> EXERCISE
Find the line containing "From the alternatives". Return it and every line after it, unchanged, up to and including the last line.

> PROVIDED ENTRIES
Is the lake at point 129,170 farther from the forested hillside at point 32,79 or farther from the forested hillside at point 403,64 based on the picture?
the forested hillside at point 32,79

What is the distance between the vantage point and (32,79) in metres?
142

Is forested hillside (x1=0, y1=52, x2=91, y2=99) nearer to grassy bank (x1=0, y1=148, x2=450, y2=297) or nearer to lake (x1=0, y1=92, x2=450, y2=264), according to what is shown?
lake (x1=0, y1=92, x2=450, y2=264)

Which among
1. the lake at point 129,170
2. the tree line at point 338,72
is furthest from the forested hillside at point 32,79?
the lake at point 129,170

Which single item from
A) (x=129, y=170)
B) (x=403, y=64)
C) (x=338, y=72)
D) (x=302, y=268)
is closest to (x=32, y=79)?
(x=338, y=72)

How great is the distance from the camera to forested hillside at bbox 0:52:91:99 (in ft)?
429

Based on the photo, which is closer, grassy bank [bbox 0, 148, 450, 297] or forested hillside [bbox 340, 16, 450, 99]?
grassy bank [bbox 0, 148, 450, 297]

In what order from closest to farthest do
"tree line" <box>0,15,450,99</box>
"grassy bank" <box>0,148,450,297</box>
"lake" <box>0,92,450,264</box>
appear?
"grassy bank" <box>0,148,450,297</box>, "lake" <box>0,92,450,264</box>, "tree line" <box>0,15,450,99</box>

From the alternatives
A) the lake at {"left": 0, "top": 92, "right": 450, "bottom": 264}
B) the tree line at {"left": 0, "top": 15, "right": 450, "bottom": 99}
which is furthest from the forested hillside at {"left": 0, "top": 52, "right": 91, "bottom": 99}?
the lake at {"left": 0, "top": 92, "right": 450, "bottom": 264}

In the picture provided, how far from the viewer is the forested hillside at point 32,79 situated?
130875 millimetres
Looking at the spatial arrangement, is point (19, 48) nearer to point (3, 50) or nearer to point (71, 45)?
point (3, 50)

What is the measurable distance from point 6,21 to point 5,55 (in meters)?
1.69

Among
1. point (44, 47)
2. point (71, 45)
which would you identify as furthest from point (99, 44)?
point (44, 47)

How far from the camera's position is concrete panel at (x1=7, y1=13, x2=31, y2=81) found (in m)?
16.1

> REPLY
From the alternatives
A) the lake at {"left": 0, "top": 92, "right": 450, "bottom": 264}
B) the tree line at {"left": 0, "top": 15, "right": 450, "bottom": 99}
which is furthest from the forested hillside at {"left": 0, "top": 52, "right": 91, "bottom": 99}?
the lake at {"left": 0, "top": 92, "right": 450, "bottom": 264}

In the picture provided, how far from the viewer is the forested hillside at point 32,79 situated?
130875 millimetres
Looking at the spatial arrangement, is point (19, 48) nearer to point (3, 50) or nearer to point (71, 45)?
point (3, 50)

What is the measurable distance from point 6,21 to point 5,55 (in meters)?
1.69

Among
1. point (44, 47)
2. point (71, 45)
which would you identify as furthest from point (99, 44)?
point (44, 47)

How far from the camera's position is concrete panel at (x1=7, y1=13, x2=31, y2=81) found (in m)?
16.1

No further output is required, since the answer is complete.